Brothers Richard and Michael Freedman have continued an outstanding season with two-year-olds and iced a memorable week with Exhibition's gutsy win at Randwick.

Having just his second start, the $6.50 chance was under stern urgings from jockey Andrew Adkins around the home turn but responded and lifted late to edge out favourite Angel Helena ($2.10) by a short half-head.

Silhoutte ($2.90) was a long head away third.

The colt's victory in Saturday's Magna Grecia New To Coolmore Hcp (1500m) gave the training partners their 10th two-year-old success this season.

Exhibition was also the Freedmans' ninth winner from their past 14 runners.

The brothers only teamed up 12 months ago and Michael said it was important to show they could get results with young horses given the industry's emphasis on juvenile success.

"It's our tenth for the season with a crop of 35 to start the season so we're pretty happy with how it's gone," Michael Freedman said.

"We've got an even crop of yearlings coming through this year and we've always got room for a few more."

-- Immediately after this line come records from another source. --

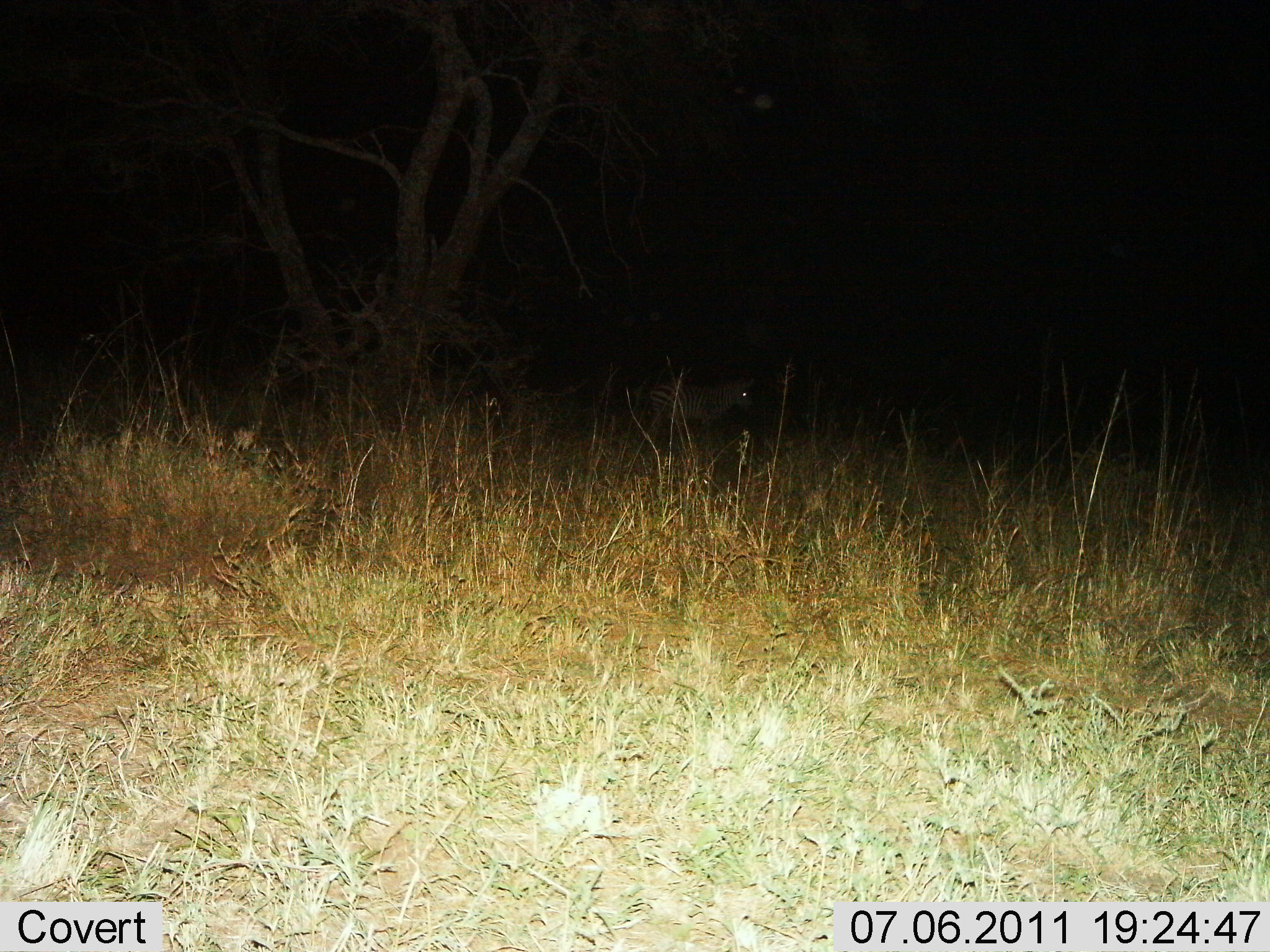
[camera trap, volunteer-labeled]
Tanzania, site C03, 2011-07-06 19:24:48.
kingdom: Animalia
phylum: Chordata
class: Mammalia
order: Perissodactyla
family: Equidae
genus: Equus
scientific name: Equus quagga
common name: plains zebra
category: zebra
Zebra (plains zebra) (Equus quagga), count 1. Behavior (volunteer vote fractions): standing 75%, resting 0%, moving 25%, interacting 0%. Young present (vote fraction): 0%. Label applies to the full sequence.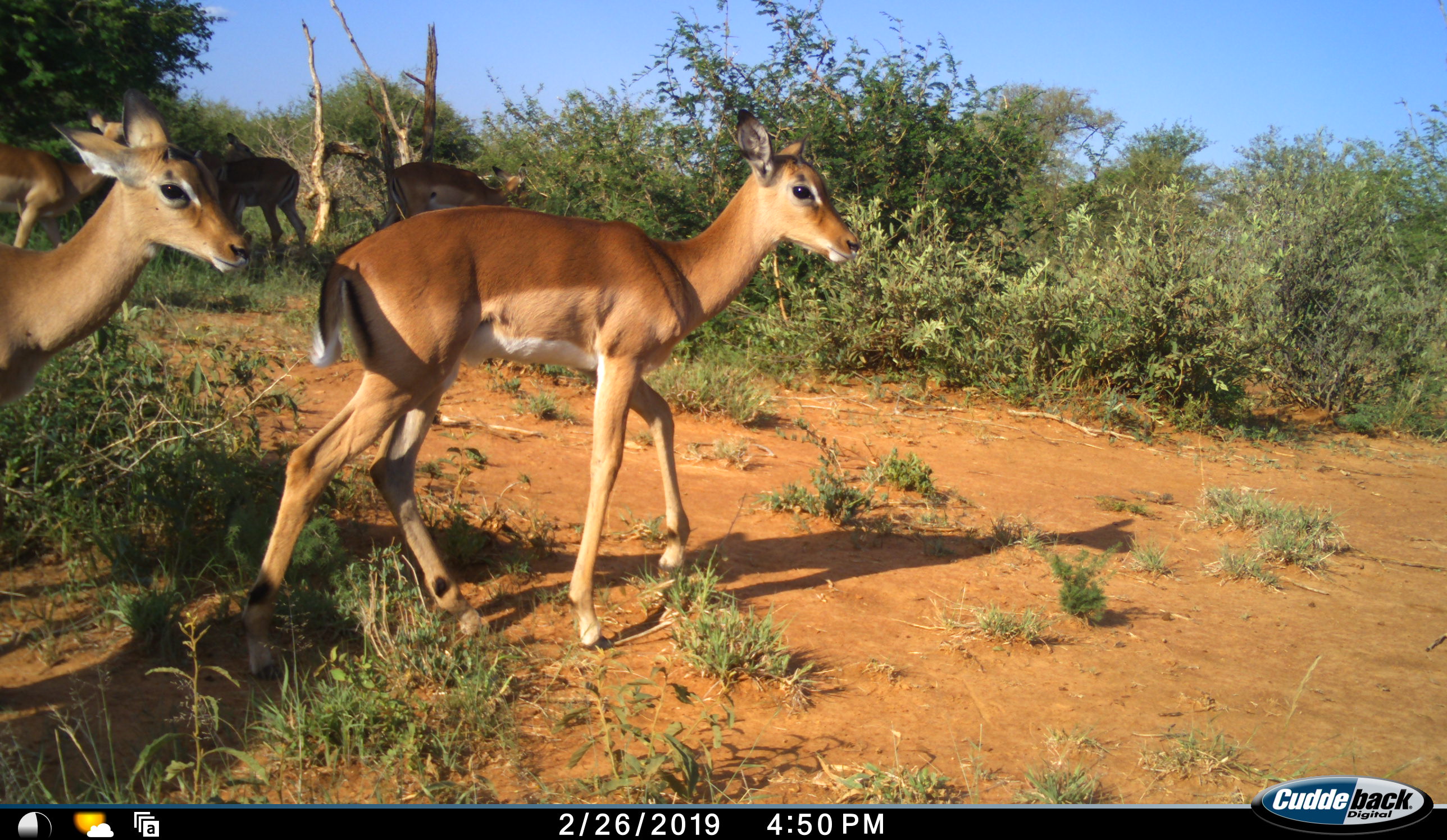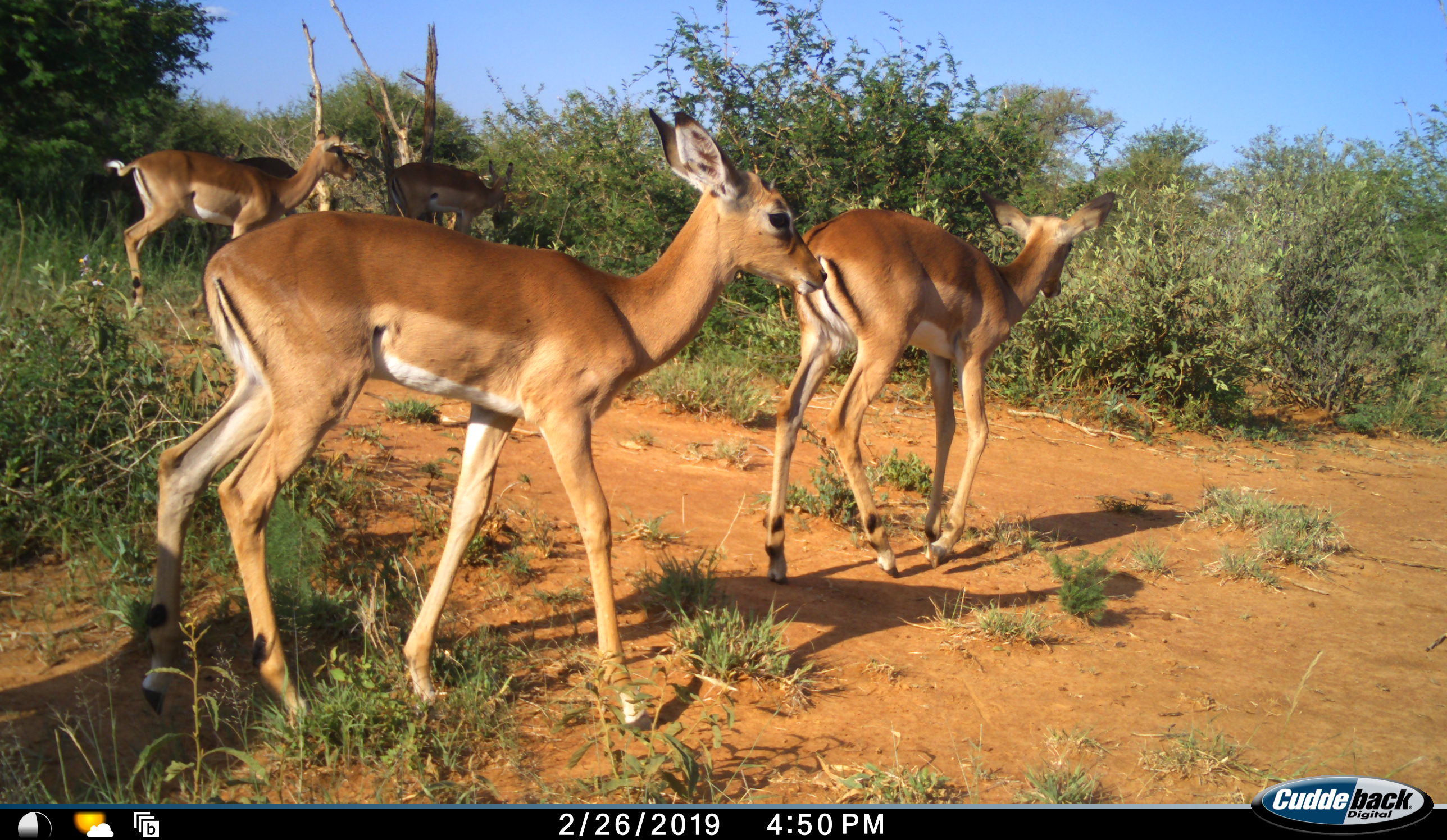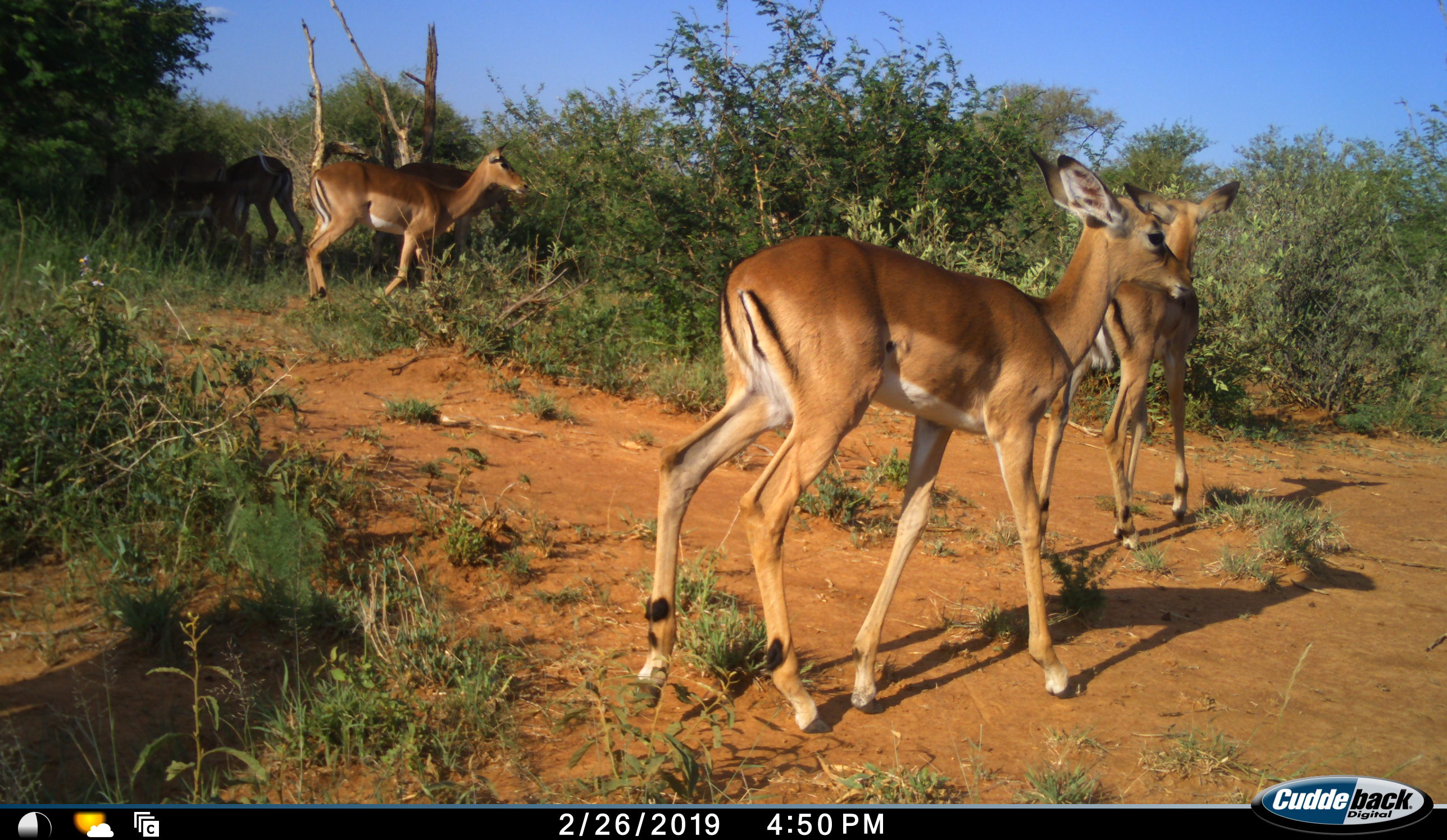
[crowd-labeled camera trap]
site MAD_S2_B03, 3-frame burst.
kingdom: Animalia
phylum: Chordata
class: Mammalia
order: Artiodactyla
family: Bovidae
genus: Aepyceros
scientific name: Aepyceros melampus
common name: impala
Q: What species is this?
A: Impala (Aepyceros melampus).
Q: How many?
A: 5.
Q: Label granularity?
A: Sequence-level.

Michael Freedman, who has boxes at Randwick, does most of the work with their juveniles while the Rosehill-based Richard has focused on the older horses.

However that was not the case with Exhibition.

"I had him early and he took him to Rosehill so fair play to Richard, he's done a good job," Freedman said.

The Freedmans believes Exhibition has the makings of a handy stayer and will send him for a break before a possible Spring Champion Stakes campaign.

"He's come a long way from where he was three or four months ago and if he can make the same sort of improvement then he's got plenty of upside," Freedman said.

Adkins snared a double at Rosehill last week and continued in that vein aboard Exhibition.

He said the youngster relaxed well early and he gave the horse room in the run to maintain his rhythm when the speed slackened.

"I knew he wasn't going to dash, it was going to be a long wind up job," Adkins said.